For every record beneath this instruction, give an exact repetition, omitting images.

[[ Data listing open ]]

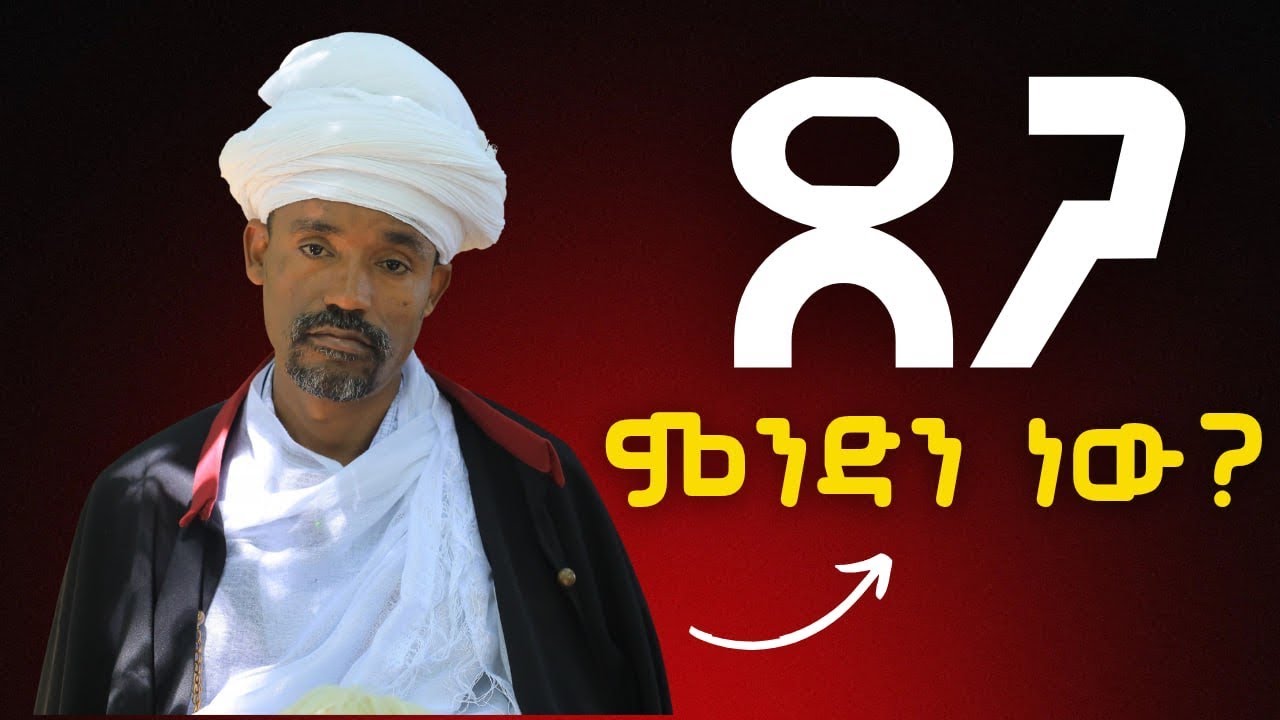 #new   ድንቅ የሆነ ትምህርት ! ጸጋ ምንድን ነው በሊቀሊቃውንት ስምዐ ኮነ መልአክ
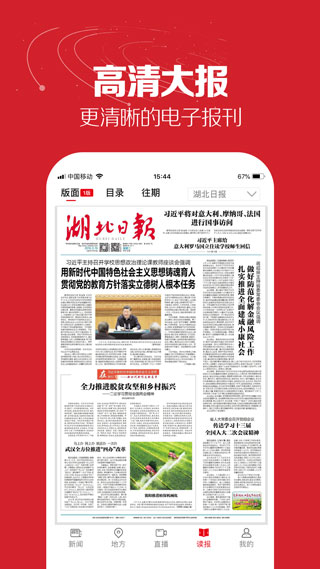 湖北日报app官方版截图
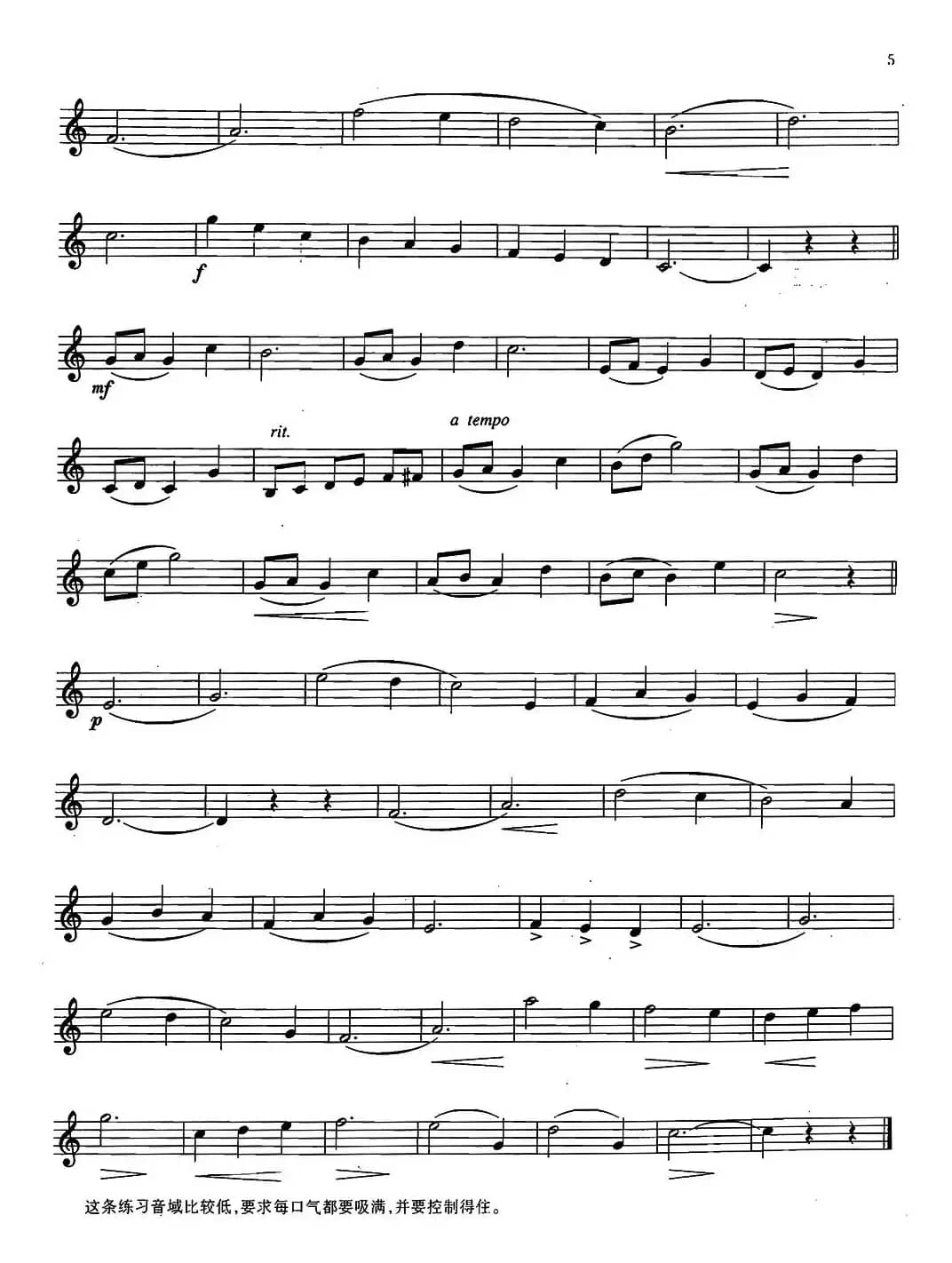 萨克斯练习曲合集（2—4.5.6.7.）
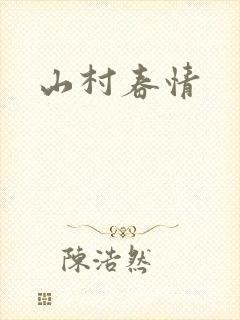 山村春情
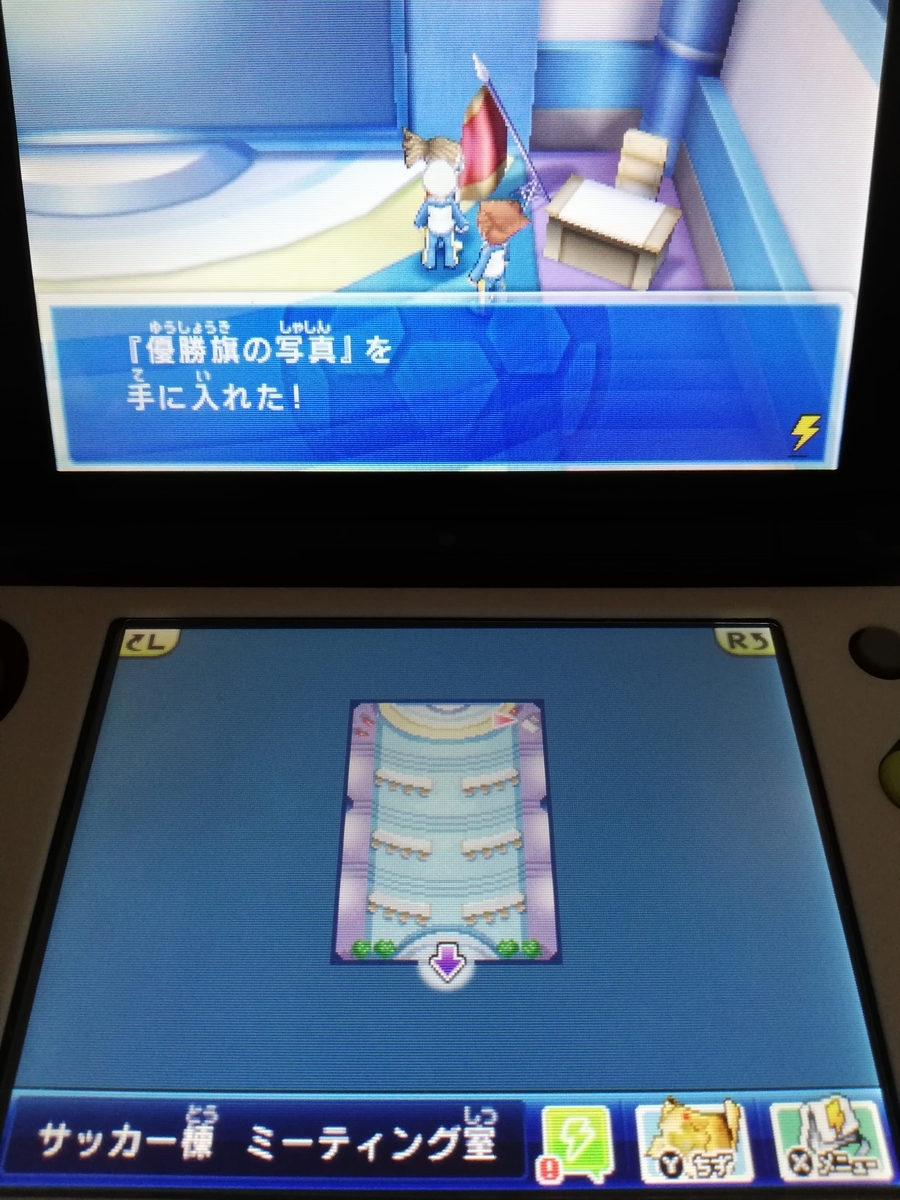 f:id:cappuccino_1710:20210314013010j:plain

[[ Data listing closed ]]

• Task result
 #new   ድንቅ የሆነ ትምህርት ! ጸጋ ምንድን ነው በሊቀሊቃውንት ስምዐ ኮነ መልአክ
 湖北日报app官方版截图
 萨克斯练习曲合集（2—4.5.6.7.）
 山村春情
 f:id:cappuccino_1710:20210314013010j:plain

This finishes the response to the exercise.